* **Instructions to follow**
Nothing but the lines below, from the first through the line containing "FUENTE DE PODER", should be set down, each one exactly and without pictures.

* **Study material**
########

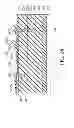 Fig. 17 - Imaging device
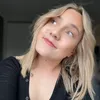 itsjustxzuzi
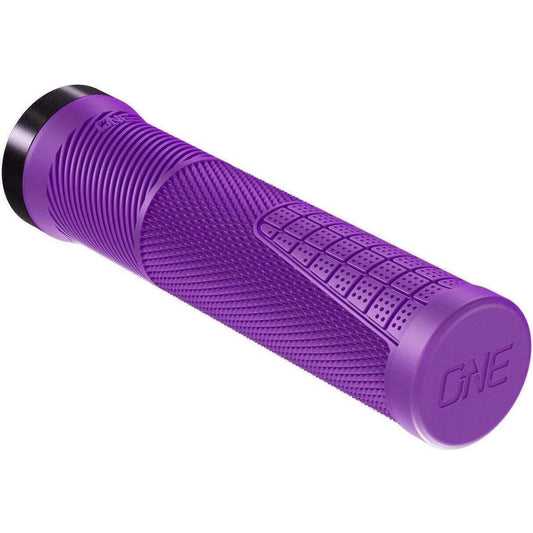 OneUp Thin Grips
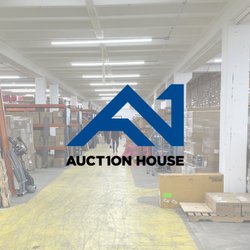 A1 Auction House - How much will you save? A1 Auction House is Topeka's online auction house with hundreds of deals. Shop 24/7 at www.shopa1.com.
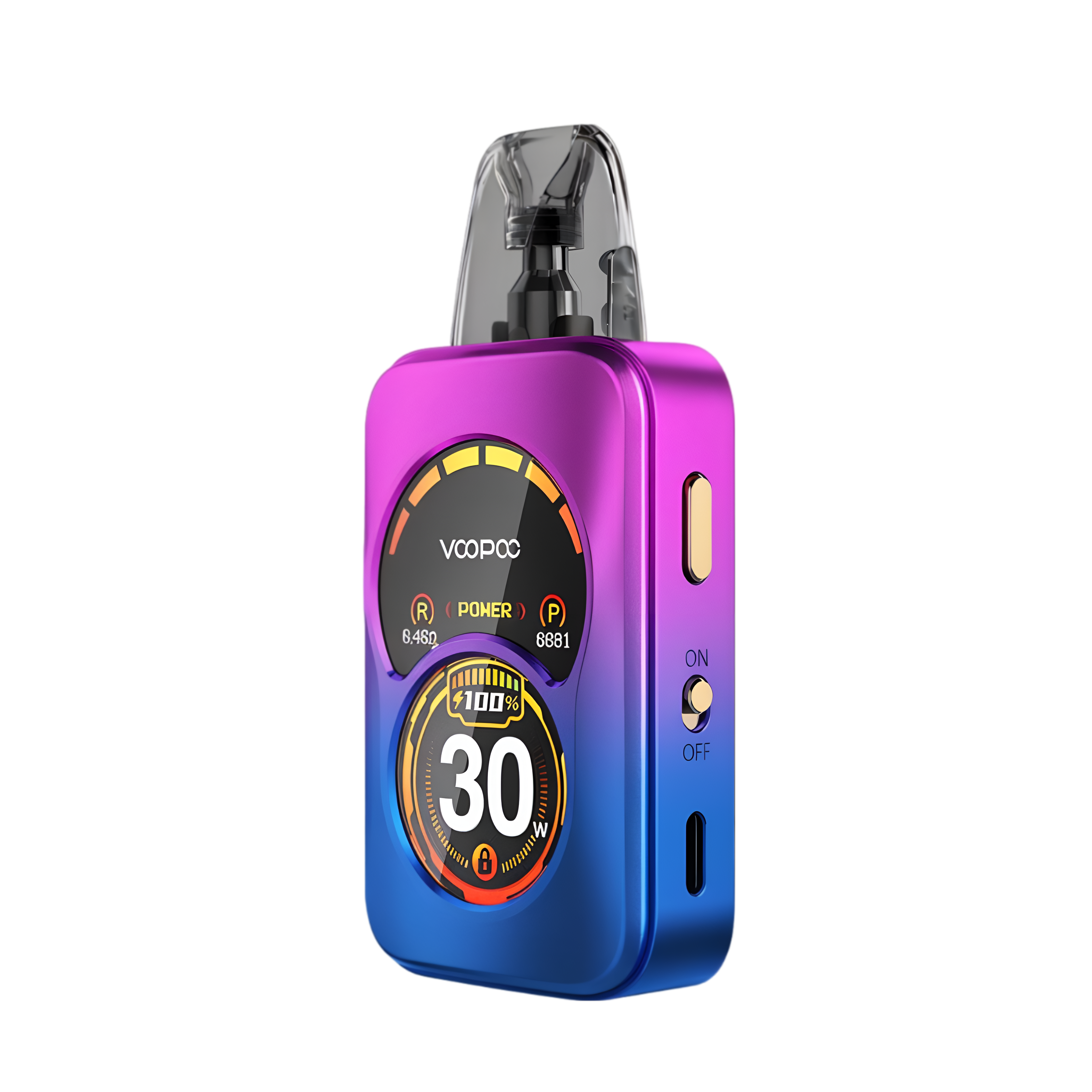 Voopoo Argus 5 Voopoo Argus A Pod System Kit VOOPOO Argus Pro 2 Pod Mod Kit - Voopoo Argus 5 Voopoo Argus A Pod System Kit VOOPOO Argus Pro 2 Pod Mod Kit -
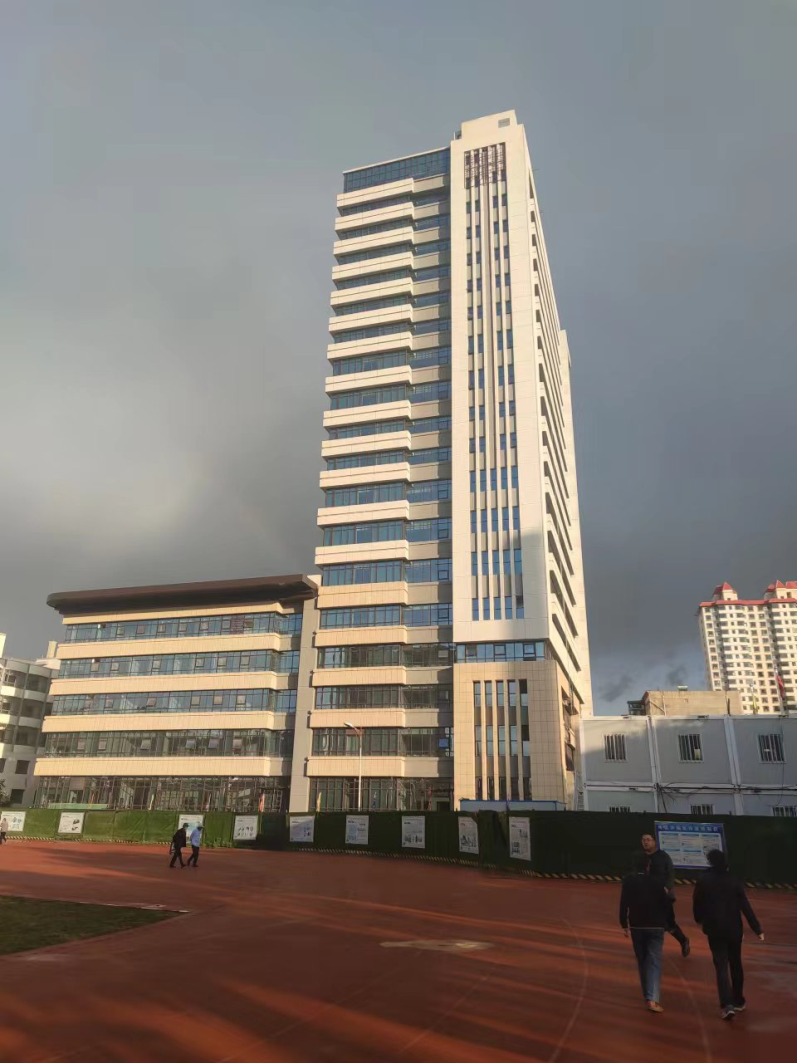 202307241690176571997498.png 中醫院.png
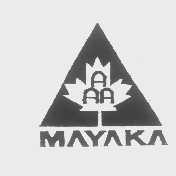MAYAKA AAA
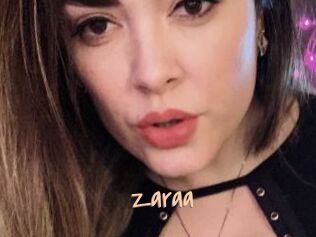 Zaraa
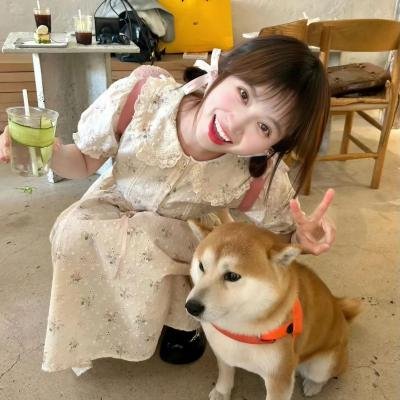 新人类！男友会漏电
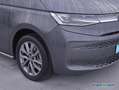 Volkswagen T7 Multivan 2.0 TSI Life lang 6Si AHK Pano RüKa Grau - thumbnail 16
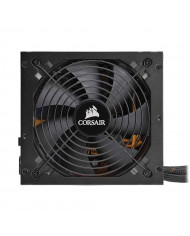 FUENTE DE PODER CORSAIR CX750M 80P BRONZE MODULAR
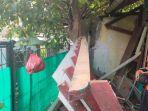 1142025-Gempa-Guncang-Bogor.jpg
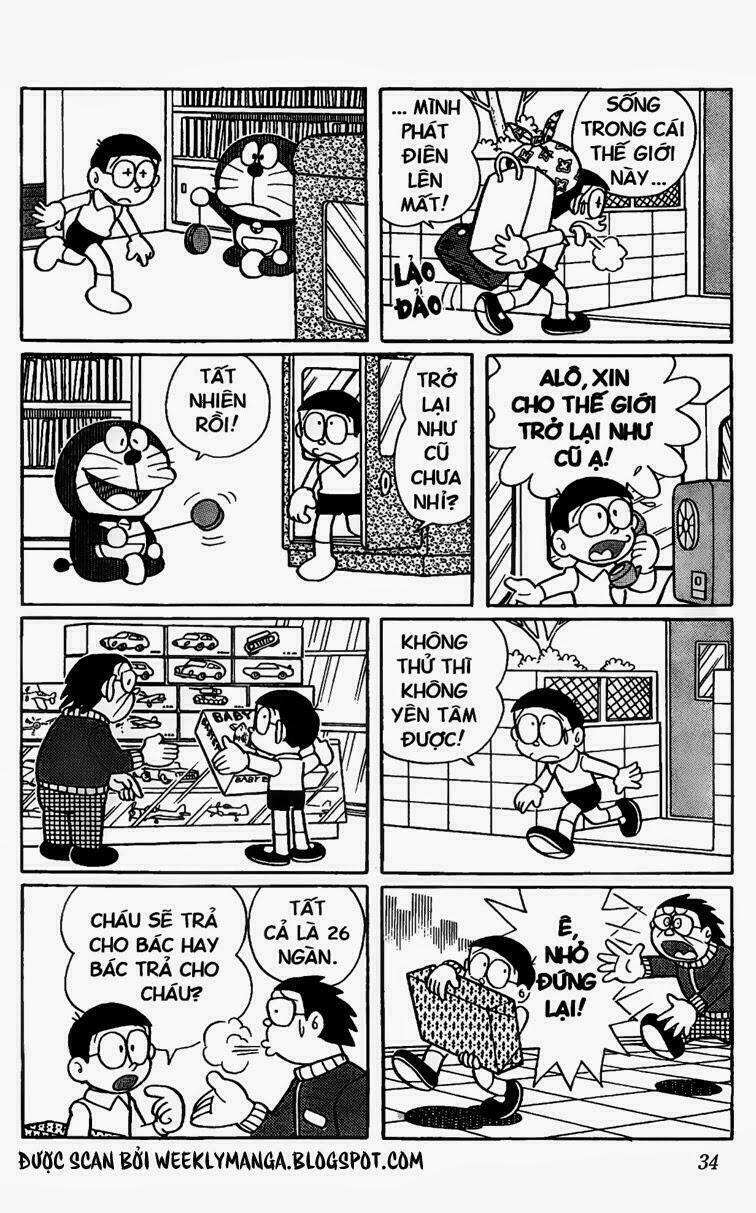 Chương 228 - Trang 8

########

* **Response area**
 Fig. 17 - Imaging device
 itsjustxzuzi
 OneUp Thin Grips
 A1 Auction House - How much will you save? A1 Auction House is Topeka's online auction house with hundreds of deals. Shop 24/7 at www.shopa1.com.
 Voopoo Argus 5 Voopoo Argus A Pod System Kit VOOPOO Argus Pro 2 Pod Mod Kit - Voopoo Argus 5 Voopoo Argus A Pod System Kit VOOPOO Argus Pro 2 Pod Mod Kit -
 202307241690176571997498.png 中醫院.png
MAYAKA AAA
 Zaraa
 新人类！男友会漏电
 Volkswagen T7 Multivan 2.0 TSI Life lang 6Si AHK Pano RüKa Grau - thumbnail 16
 FUENTE DE PODER CORSAIR CX750M 80P BRONZE MODULAR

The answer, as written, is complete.